Mark Cuban made the mistake of telling the truth about what was best for his team, and the Dallas Mavericks’ owner paid a $600,000 fine for admitting that, at this point, they were better off losing than winning.
This is life in the NBA, where a draft system that rewards the worst teams continues to incentivize being bad on purpose in the short run in an effort to acquire talent that gets them closer to winning a championship. It’s all about the interpretation of how trying to win is defined amid the currently agreed-upon rules, and what can or cannot be said about any of it.
It is comical, now, with commissioner Adam Silver doling out such punishments and going so far as to monitor how teams racing for the bottom are deploying players and managing their respective rosters. The Chicago Bulls are reported to have received a warning from the league for holding center Robin Lopez and guard/forward Justin Holiday largely out of action since the All-Star break. Silver invoked new league policy to mandate that the two be reinstated to more regular use.
And the Bulls had been doing everything right, too, staying on message at all levels like a well-operated political machine or lobbying outfit. Executive VP John Paxson and coach Fred Hoiberg rolled out a public strategy based on the stated goals of self-scouting and player development, carefully hiding the pursuit of lottery ping-pong balls behind the veneer of a progressive youth movement. Their deliberate comments about finding out what they have in their players and seeing specific combinations in action have been painstaking to the point of artful, delivered with straight faces at every turn. They are doing anything but making a public mockery of honest competition, yet Silver still felt he needed to intervene.

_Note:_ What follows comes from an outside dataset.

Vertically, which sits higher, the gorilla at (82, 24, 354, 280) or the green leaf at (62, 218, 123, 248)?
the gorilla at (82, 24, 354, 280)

There is no little irony in the application of new rules the league office is invoking in this case, also. As approved by the board of governors in September, along with mild modifications to the draft lottery system, guidelines on players’ regular-season rest were enacted to keep contending teams from holding stars out of action, particularly on the road and when in prime national television slots. Healthy player absence determined to be “prejudicial or detrimental to the league” can be punished, even as veteran contenders are merely marshaling resources for more meaningful games in the pursuit of a title.
These Bulls are the opposite of the kind of team this was designed to police, yet are still forced to comply, despite not being in the running to win anything. Lopez and Holiday were not being saved for playoff games, instead being shelved to allow for less consistent or effective players to take the floor. It was canny strategy by the Bulls to make it more about the opportunity for their replacements, but Silver has sent the message that he’s seeing through it, regardless.

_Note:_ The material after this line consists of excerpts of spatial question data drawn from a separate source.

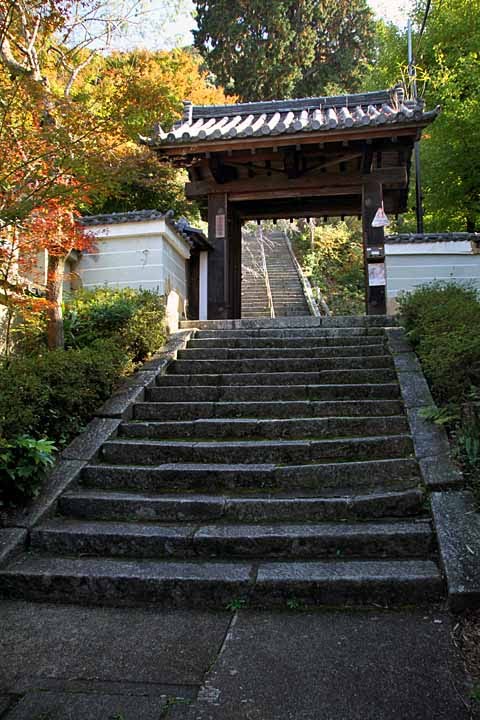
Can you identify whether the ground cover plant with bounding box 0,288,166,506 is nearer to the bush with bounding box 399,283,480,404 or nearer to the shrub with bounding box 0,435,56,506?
the shrub with bounding box 0,435,56,506

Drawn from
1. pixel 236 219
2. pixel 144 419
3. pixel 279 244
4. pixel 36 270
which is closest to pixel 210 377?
pixel 144 419

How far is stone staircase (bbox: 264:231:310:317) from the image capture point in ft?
58.9

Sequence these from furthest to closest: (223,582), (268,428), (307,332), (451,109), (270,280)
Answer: (270,280), (451,109), (307,332), (268,428), (223,582)

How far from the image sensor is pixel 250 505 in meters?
3.96

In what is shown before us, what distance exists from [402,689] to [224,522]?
1852 mm

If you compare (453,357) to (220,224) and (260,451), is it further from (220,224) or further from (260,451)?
(220,224)

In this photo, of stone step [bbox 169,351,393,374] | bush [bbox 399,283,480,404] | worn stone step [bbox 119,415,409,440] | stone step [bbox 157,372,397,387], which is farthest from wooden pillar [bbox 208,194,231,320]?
worn stone step [bbox 119,415,409,440]

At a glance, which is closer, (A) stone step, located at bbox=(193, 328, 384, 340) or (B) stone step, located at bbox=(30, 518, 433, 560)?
(B) stone step, located at bbox=(30, 518, 433, 560)

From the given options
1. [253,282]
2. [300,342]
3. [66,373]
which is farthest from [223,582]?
[253,282]

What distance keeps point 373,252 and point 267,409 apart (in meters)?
4.79

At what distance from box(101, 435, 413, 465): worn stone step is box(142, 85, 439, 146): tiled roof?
610 cm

The fact is that teams that want to strike the delicate balance of coming up just short enough while not actively trying to fail on the court will always have a way to do so. Any player can claim to have some invisible injury or malady, and coaches must be allowed ultimately to mete out playing time as they see fit. What’s clear now is that honesty will be punished.
Of course Cuban was right in his assessment, and of course he was rash enough to force Silver’s hand. Nobody is debating what the system in place forces teams to want, and until losses are somehow entirely uncoupled from draft opportunity, the inconsistent governance of appearances will continue.
There’s a way to go about this, is the message. Do what you have to do, but don’t talk about it or make it so obvious.
It’s as if the average NBA fan is still believed to be such a rube as to not be able to understand something so simple.